God, oh god, I woke up in a field.

OK in a motel out of town, in a field. Horses and shit, the works. Last thing I remember I was at the Holy Grail, talking to some gorgeous radio reporter, with sultry dark skin and eyes like limpid pools, and Bob Ellis. We had picked up Ellis in Aussie’s and transported him thus, and with me and an equally hefty advisor of Tanya Plibersek’s in the back, the car weighed about 4000 kilograms.

Like the conclusion of O Lucky Man, where every character in the entire film ends up at a big party, the Holy Grail is the Canberra gulley trap towards which the entire personnel of the city eventually swirls.

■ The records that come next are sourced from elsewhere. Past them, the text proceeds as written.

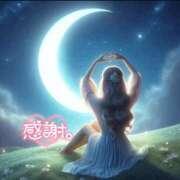 ヒメ日記 2026/05/24 06:44 投稿 みほ 千葉人妻花壇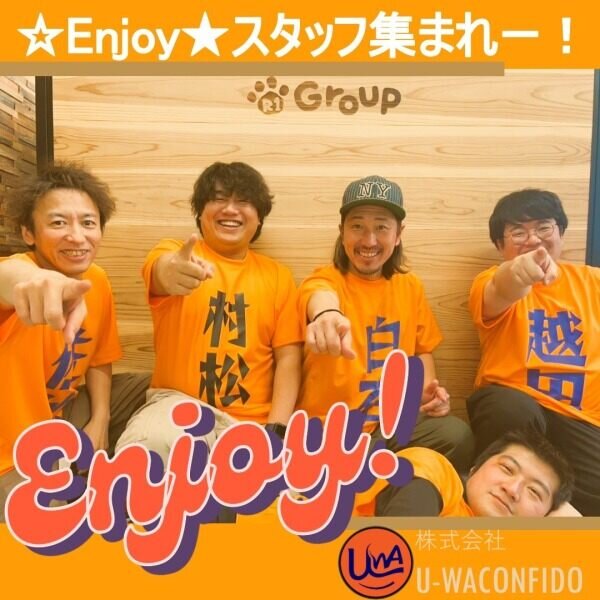 TTT.MO☆town＆Country☆☆　湘南手渡し希望 日払い 手渡し バイトの求人募集 - 神奈川県 藤沢市｜求人ボックス
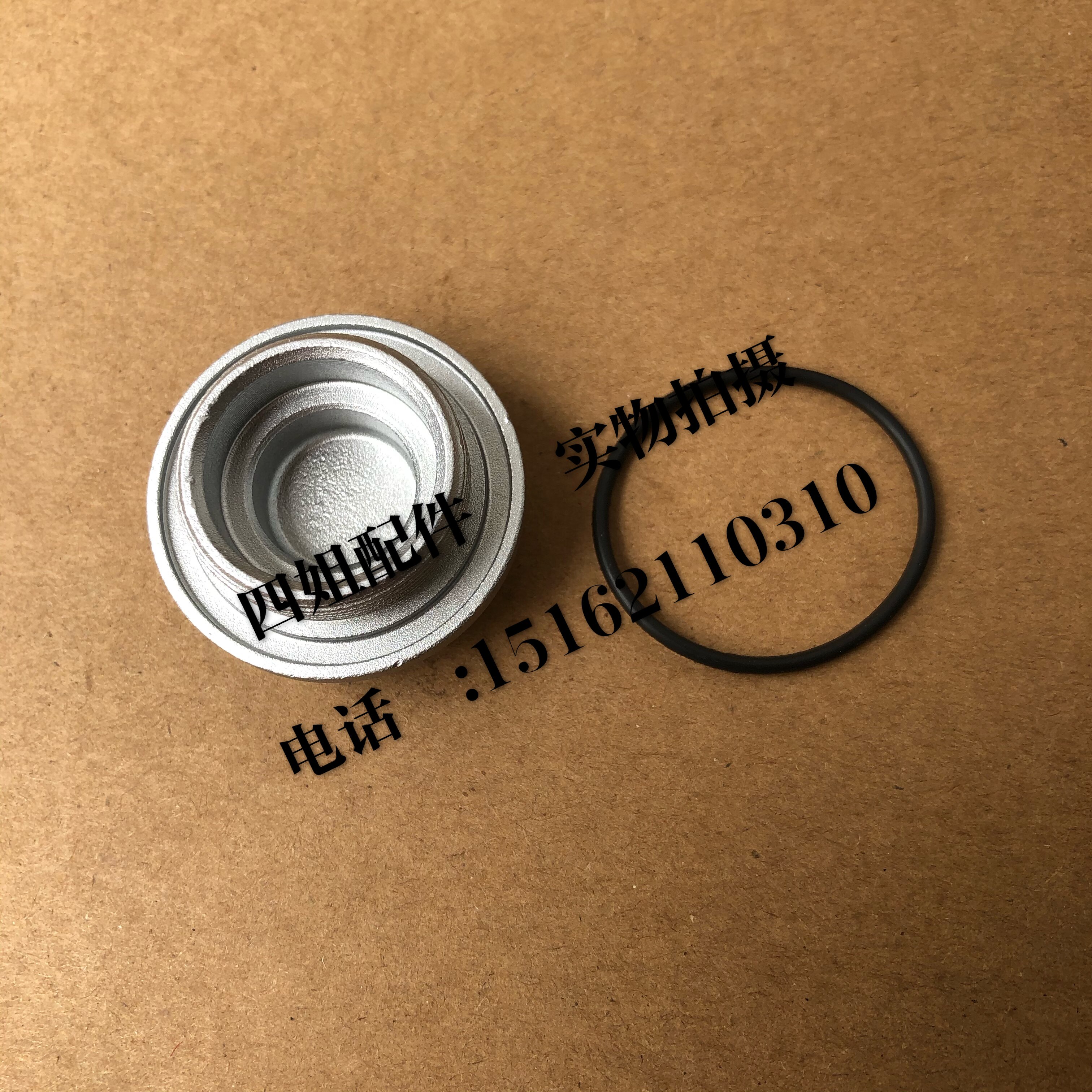 BYQiao Original factory accessories SR300 250 FLY125 RAI Typhoon only I put oil screw sealing rings-Taobao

Three hours earlier, the 500 or so journos, lobbyists, advisors and hangers-on had streamed out of the lock-up, with the full budget print out, the nation’s future source of mulch, in dark blue showbags — which, given the future of journalism, most will keep and use for years.

Then began the ineffably strange ritual of the chook feed, as before a line of cameras and 30 or so hand-held mikes, everyone from Joe Hockey to the PR flack for the accountants’ peak body in no particular order, lined up to give their 90 seconds of soundbite. Somewhere between an open call for kitchen staff at Pancake Parlour, and the payday queue at a Tijuana cat-house, the roll-call is a conspiracy between the media, which needs easy feed, and the lobbyists and touts who have had their soundbite prepared for days.

Some of course are born to it — Heather Ridout took the full five minutes, like a headlining comedian who needed to be hooked off. All she needed was a grand piano to sit on and we would have got a full vamp rendition of I’m Still Here. Still, she’s a glam girl who looks like she knew how to have a good time once. Joe Hockey could barely get between the pillars — someone’s got to put a spigot in him, there’s your water crisis solved right away.

Your correspondent threw in a couple of questions, but for sheer lunar madness, he was beaten to a standing start by Bill Heffernan, who was doing some sort of performance art piece, hanging round the back of the pack and yelling things about “rural children” and “what about the wheat trains” as if he had been paid by the Australia Council to just be himself for six months and then get on a plane to the Venice Biennale.

Simultaneously Wayne Swan, that Kevin Rudd factory second, was giving the goods to the nation as a whole — budget for growth, infrastructure, cetera cetera — boldly sailing into the uncharted waters of a $60 billion deficit. Sixty billion. Didn’t we used to worry about like $8 billion deficits the last we had a Labo-, the last time we had deficits? Weird, man.

Still the hardest thing for the government seems to be explaining the whole principle of deficit financing for growth, and the consequences of not doing so.

“My great grandchildren’ll be paying down this debt,” the cabbie had said, after I’d gone to buy a $29 suit jacket from Target after a stern-talking on dress code to by a press gallery stooge.

“How much do you owe on your house?”

“Bout two hundred grand.”

“So you earn what, 40 a year, so you’re carrying a debt load 500% of your GDP. If you were a country you’d be Zimbabwe, looked at that way. But actually isn’t debt the thing we use to make our lives better?”

He thought for a second.

“Yeah but my grandkids’ll still be paying this de-urrrrrgg …” as I stabbed him through the back of the neck with my propeller pencil. In my imagination.

Then the chook feed, then the speech, then to the Holy Grail. God knows why the issuing of an annual financial statement gives you the urge to drink a bucket of bad red, but there it is. The Grail was having a trivia night, its management seemingly unaware that the whole city was about to descend on them, and drink the cellar dry.

While Ellis tried to convince me that Bob Carr was our lost philosopher king — a position I’d be more amenable to if in 10 years of rule, he’d managed to integrate the Sydney public transport ticketing system, just an example — I was patiently explaining to economist John Quiggin the eternal truth of Marxian economics, and how a bloke in the UK had calculated the tendency of the rate of profit to fall down to three decimal places, which would allow him to predict the revolution to within an afternoon. Quiggin has spent too much time being a world standard economist to understand the Truth, and I left him a reading list.

Got home somehow. I think a Liberal staffer who hates Crikey for something we said about her drove me back to the motel, though as the city peeled away to reveal bushland, the suspicion that she was really really p-ssed off and had a newly bought shovel in the boot started to dawn. Then I forget, then it was morning and we were all back in parliament again.

If anyone wonders why the Australian political class displays groupthink, Canberra might be the answer.

Then just as we were getting into our hangovers, two bloody greens abseiled down the front of Parliament House and unfurled a 10-metre “Carbon Budget Blowout” banner, which hung proudly for about five minutes before ripping down one side, presumably due to its being made of recycled material. Finally it got caught on the bottom of the emu on the coat of arms, which may have been the plan all along.